Extracted material:
---+---
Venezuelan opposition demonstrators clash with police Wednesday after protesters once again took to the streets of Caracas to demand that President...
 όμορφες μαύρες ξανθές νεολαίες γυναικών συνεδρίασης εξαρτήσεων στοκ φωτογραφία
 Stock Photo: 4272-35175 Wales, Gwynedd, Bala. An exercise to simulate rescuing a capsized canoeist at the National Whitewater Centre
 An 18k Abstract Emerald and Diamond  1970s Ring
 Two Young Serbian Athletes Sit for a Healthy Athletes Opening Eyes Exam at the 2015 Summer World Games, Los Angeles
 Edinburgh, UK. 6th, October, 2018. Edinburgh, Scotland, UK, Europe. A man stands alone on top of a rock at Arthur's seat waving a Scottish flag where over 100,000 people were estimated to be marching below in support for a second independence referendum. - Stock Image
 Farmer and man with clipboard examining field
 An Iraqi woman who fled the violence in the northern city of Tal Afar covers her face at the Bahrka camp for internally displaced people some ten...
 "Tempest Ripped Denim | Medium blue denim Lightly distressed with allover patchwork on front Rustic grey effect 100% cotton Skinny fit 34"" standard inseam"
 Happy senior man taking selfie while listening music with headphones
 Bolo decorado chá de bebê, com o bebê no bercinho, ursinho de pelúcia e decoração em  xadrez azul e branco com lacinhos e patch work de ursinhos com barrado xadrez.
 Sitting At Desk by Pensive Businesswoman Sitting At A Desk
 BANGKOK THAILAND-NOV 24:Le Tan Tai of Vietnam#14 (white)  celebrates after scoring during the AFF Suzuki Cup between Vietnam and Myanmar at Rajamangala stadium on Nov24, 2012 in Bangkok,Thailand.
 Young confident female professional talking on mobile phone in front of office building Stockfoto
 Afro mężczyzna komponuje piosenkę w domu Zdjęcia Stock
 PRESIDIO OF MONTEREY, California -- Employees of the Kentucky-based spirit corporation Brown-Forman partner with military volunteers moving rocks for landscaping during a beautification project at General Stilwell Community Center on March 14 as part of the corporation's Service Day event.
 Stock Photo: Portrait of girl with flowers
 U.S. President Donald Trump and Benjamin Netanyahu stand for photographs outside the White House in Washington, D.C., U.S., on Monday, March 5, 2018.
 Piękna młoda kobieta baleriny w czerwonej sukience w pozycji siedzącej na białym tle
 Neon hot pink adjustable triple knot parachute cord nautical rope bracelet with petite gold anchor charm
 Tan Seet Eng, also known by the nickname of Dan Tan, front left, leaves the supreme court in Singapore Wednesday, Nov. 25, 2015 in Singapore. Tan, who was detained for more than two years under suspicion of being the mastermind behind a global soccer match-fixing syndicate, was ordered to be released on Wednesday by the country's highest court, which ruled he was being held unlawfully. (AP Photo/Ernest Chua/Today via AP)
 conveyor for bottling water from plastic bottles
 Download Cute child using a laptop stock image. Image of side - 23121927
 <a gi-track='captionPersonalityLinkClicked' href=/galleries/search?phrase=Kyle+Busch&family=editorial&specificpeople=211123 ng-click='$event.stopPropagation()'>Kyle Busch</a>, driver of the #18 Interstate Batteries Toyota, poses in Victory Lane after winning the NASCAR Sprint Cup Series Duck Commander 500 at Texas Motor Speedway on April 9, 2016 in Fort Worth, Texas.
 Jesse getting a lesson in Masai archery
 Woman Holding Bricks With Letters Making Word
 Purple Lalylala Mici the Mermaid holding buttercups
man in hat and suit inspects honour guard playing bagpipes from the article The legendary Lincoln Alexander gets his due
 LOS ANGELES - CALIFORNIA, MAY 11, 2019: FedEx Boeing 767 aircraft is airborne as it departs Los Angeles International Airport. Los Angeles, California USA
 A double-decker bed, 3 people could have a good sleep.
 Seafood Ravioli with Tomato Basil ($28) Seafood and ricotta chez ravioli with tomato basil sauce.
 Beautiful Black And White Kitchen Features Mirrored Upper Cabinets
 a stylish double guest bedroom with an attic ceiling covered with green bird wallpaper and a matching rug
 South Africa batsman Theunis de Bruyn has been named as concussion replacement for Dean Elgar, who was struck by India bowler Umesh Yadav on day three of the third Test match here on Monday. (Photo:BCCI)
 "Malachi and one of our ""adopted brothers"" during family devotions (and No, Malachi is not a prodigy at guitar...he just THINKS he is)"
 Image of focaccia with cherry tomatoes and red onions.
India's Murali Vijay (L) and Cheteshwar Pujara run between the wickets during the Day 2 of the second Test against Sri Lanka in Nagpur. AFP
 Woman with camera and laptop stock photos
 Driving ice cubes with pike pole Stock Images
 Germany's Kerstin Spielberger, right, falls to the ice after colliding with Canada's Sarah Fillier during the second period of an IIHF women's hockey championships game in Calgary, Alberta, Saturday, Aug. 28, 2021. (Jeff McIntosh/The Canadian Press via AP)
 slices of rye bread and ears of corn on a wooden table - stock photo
---+---
Your assignment:
Starting at the first line of the entries above, please extract each line up to and including the line with "An 18k Abstract", unchanged, and add nothing.

Your response:
Venezuelan opposition demonstrators clash with police Wednesday after protesters once again took to the streets of Caracas to demand that President...
 όμορφες μαύρες ξανθές νεολαίες γυναικών συνεδρίασης εξαρτήσεων στοκ φωτογραφία
 Stock Photo: 4272-35175 Wales, Gwynedd, Bala. An exercise to simulate rescuing a capsized canoeist at the National Whitewater Centre
 An 18k Abstract Emerald and Diamond  1970s Ring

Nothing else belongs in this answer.